→ **Exercise objective**: Write out everything from the start of the items down to the line containing "<instances>", including that line, keeping every character unchanged.

→ **Data in this exercise**:
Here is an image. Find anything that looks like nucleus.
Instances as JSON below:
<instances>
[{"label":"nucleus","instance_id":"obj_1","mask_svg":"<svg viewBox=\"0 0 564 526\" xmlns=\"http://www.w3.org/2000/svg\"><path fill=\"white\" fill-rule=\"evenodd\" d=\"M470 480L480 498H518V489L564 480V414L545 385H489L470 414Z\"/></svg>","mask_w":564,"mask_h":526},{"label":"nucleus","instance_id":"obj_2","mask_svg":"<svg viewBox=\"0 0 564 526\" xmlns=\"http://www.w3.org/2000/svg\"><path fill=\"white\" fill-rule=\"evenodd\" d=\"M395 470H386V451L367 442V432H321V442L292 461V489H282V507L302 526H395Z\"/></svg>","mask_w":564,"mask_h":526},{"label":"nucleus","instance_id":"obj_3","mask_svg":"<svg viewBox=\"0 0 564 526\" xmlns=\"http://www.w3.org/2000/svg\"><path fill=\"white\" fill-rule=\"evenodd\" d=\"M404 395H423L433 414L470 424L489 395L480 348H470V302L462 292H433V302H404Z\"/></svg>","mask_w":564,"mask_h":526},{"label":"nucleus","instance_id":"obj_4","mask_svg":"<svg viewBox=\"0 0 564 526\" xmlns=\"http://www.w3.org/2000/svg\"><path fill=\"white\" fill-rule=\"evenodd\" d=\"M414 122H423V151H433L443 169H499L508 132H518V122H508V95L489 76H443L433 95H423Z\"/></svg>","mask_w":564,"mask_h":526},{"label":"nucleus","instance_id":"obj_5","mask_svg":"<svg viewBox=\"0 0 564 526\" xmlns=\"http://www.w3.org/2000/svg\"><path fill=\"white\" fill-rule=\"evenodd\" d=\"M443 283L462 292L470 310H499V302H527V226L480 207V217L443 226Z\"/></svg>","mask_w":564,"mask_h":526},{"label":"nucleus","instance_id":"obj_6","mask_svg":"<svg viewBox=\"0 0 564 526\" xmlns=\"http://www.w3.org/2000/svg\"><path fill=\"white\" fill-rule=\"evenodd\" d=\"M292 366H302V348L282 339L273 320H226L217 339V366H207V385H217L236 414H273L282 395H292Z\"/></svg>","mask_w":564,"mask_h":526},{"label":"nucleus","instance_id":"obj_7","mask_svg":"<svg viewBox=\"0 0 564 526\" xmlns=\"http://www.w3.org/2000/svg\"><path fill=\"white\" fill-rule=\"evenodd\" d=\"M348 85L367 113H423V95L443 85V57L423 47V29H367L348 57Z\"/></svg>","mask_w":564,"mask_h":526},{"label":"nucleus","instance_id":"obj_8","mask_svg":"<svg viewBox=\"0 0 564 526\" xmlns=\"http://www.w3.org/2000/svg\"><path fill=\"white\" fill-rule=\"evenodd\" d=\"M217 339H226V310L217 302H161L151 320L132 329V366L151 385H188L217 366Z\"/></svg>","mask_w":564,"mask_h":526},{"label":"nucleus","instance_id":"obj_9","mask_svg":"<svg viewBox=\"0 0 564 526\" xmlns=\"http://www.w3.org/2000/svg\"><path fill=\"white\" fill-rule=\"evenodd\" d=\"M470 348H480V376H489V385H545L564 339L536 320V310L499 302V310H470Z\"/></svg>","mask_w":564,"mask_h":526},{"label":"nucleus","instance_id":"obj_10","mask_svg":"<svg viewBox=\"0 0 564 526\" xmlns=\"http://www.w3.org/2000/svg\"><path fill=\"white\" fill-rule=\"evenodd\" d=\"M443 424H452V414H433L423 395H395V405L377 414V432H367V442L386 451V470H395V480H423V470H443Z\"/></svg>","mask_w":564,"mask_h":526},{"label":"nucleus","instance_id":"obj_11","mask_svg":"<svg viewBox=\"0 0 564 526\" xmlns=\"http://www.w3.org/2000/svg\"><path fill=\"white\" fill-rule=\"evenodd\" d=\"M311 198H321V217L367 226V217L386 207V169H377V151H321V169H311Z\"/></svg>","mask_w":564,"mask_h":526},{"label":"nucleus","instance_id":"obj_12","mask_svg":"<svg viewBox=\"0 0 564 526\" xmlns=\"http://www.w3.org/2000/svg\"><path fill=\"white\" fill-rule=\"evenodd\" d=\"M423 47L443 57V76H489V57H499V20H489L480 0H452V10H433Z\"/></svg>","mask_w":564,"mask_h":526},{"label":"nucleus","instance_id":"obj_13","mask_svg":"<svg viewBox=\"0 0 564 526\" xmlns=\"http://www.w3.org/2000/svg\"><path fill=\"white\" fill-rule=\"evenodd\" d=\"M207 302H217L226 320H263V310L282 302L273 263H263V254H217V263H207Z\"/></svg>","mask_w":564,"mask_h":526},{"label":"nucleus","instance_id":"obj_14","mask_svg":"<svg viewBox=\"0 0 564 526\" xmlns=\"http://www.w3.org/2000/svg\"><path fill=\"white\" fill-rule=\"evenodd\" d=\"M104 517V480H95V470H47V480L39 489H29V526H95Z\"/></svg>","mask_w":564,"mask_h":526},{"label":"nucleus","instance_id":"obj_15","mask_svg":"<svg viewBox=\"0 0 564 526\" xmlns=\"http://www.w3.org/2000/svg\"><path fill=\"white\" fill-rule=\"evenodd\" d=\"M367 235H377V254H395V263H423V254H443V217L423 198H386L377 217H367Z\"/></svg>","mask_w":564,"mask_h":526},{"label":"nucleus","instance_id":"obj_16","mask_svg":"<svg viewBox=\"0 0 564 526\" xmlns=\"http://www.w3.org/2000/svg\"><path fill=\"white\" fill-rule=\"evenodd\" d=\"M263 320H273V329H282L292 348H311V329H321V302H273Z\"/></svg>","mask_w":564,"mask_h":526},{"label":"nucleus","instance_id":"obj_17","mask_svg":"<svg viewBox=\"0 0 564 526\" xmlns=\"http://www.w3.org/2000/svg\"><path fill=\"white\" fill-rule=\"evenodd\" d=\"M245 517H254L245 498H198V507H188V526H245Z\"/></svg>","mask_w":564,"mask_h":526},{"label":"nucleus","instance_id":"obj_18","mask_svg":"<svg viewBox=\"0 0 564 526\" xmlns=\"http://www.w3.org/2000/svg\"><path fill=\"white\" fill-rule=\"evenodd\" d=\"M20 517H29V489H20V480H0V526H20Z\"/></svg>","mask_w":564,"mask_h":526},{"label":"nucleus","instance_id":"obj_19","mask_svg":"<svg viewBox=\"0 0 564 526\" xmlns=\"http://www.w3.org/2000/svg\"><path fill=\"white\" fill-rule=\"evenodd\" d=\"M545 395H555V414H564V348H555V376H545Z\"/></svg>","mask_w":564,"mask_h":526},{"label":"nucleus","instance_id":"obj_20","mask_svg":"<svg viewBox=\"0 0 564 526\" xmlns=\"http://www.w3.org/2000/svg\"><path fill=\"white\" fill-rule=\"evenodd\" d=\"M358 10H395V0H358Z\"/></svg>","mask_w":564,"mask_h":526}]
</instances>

→ **Task response**:
Here is an image. Find anything that looks like nucleus.
Instances as JSON below:
<instances>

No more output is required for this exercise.